Knives kill far more people in the United States than rifles do every year.
In the wake of the horrific school shooting in Florida last week, the debate over guns in America has surged again to the forefront oft the political conversation. Seventeen students were killed when a deranged gunman rampaged through the Stoneman Douglas High School in Parkland Florida. Many are calling now for stricter gun laws in the wake of the shooting, specifically targeting the AR-15 rifle and promoting the reinstatement of the assault weapons ban.
However, recent statistics from 2016 show that knives actually kill nearly five times as many people as rifles that year.
According to the FBI, 1,604 people were killed by “knives and cutting instruments” and 374 were killed by “rifles” in 2016.

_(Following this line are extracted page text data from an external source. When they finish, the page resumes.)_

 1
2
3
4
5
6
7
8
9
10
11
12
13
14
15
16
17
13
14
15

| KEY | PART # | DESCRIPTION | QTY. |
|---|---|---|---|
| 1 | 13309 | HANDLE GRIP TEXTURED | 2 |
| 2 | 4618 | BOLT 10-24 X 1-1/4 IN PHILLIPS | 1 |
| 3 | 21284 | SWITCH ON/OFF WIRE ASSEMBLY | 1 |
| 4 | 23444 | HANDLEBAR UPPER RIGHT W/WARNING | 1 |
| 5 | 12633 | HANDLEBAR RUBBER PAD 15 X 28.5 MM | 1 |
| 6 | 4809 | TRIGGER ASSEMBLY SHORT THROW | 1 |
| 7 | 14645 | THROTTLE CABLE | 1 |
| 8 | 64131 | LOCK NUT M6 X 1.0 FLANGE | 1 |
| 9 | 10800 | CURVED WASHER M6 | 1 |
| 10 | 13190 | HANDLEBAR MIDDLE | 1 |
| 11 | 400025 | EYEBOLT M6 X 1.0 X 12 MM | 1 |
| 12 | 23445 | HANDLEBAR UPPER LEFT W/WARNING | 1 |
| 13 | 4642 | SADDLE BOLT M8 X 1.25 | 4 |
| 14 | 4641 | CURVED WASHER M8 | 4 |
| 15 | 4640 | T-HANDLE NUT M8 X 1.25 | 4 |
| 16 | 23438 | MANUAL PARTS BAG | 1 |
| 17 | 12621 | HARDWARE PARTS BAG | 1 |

The statistics match the trends seen in previous years, which show knife murders far outnumbering rifle statistics. In 2013, knives were used to kill 1,490 and rifles were used to kill 285. Handguns far outnumber both knives and rifles in American murders. There were 7,105 murders by handgun in America in 2016.
Handguns were not included in the assault weapons ban.
Writing on the issue of handgun violence, The Federalist makes this interesting point:
“But what about handgun murders?” you might ask. “They’re responsible for the majority of gun murders, so why don’t we just ban them and stop worrying about rifles?”
Easy: because gun bans and strict gun control don’t really prevent gun violence. Take, for example, Illinois and California. In 2013, there were 5,782 murders by handgun in the U.S. According to FBI data, 20 percent of those — 1,157 of the 5,782 handgun murders — happened in Illinois and California, which have two of the toughest state gun control regimes in the entire country. And even though California and Illinois contain about 16 percent of the nation’s population, those two states are responsible for over 20 percent of the nation’s handgun murders.
One of the difficulties in the FBI’s statistics is the pinpointing of the exact type of firearm used in the overall number of gun murders. In over 3,000 cases, the firearm is not “stated.” This means it could be a rifle, handgun or shotgun used in the crime.
Certainly, this could potentially add to the number of rifle deaths each year. However, if the ratios of weapons used in the uncategorized 3,000 number reflected the overall sample size, the number of rifle deaths would only rise by a small fraction, not nearly enough to surpass the number of knife deaths.